(Material shown begins)

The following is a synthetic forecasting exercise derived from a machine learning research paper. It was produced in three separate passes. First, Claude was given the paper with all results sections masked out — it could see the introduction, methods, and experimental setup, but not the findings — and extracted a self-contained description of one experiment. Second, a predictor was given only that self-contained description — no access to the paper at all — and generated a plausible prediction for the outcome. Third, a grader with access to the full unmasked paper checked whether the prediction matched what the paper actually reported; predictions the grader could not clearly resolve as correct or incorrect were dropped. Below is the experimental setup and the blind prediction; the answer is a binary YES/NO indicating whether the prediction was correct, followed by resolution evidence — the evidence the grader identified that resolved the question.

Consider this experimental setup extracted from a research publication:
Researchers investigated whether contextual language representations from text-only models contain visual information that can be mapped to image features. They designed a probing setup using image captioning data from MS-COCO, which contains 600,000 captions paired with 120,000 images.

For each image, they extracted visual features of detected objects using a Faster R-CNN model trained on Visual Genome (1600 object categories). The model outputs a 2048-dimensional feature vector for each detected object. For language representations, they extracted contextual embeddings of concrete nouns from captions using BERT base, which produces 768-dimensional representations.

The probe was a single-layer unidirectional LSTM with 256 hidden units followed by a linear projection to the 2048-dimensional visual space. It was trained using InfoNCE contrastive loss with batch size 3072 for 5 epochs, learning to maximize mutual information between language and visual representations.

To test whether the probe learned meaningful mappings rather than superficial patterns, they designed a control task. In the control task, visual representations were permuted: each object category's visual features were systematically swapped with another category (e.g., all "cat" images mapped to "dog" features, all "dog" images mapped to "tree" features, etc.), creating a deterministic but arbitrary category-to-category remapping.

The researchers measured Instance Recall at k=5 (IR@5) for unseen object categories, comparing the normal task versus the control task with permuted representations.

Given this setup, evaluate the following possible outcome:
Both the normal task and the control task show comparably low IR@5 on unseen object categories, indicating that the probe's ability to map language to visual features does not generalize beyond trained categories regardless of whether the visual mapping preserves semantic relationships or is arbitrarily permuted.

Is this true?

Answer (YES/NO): NO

(Material shown ends)

▸ Problem requirements: The answer must reproduce every record exactly.

▸ Reply:
The following is a synthetic forecasting exercise derived from a machine learning research paper. It was produced in three separate passes. First, Claude was given the paper with all results sections masked out — it could see the introduction, methods, and experimental setup, but not the findings — and extracted a self-contained description of one experiment. Second, a predictor was given only that self-contained description — no access to the paper at all — and generated a plausible prediction for the outcome. Third, a grader with access to the full unmasked paper checked whether the prediction matched what the paper actually reported; predictions the grader could not clearly resolve as correct or incorrect were dropped. Below is the experimental setup and the blind prediction; the answer is a binary YES/NO indicating whether the prediction was correct, followed by resolution evidence — the evidence the grader identified that resolved the question.

Consider this experimental setup extracted from a research publication:
Researchers investigated whether contextual language representations from text-only models contain visual information that can be mapped to image features. They designed a probing setup using image captioning data from MS-COCO, which contains 600,000 captions paired with 120,000 images.

For each image, they extracted visual features of detected objects using a Faster R-CNN model trained on Visual Genome (1600 object categories). The model outputs a 2048-dimensional feature vector for each detected object. For language representations, they extracted contextual embeddings of concrete nouns from captions using BERT base, which produces 768-dimensional representations.

The probe was a single-layer unidirectional LSTM with 256 hidden units followed by a linear projection to the 2048-dimensional visual space. It was trained using InfoNCE contrastive loss with batch size 3072 for 5 epochs, learning to maximize mutual information between language and visual representations.

To test whether the probe learned meaningful mappings rather than superficial patterns, they designed a control task. In the control task, visual representations were permuted: each object category's visual features were systematically swapped with another category (e.g., all "cat" images mapped to "dog" features, all "dog" images mapped to "tree" features, etc.), creating a deterministic but arbitrary category-to-category remapping.

The researchers measured Instance Recall at k=5 (IR@5) for unseen object categories, comparing the normal task versus the control task with permuted representations.

Given this setup, evaluate the following possible outcome:
Both the normal task and the control task show comparably low IR@5 on unseen object categories, indicating that the probe's ability to map language to visual features does not generalize beyond trained categories regardless of whether the visual mapping preserves semantic relationships or is arbitrarily permuted.

Is this true?

Answer (YES/NO): NO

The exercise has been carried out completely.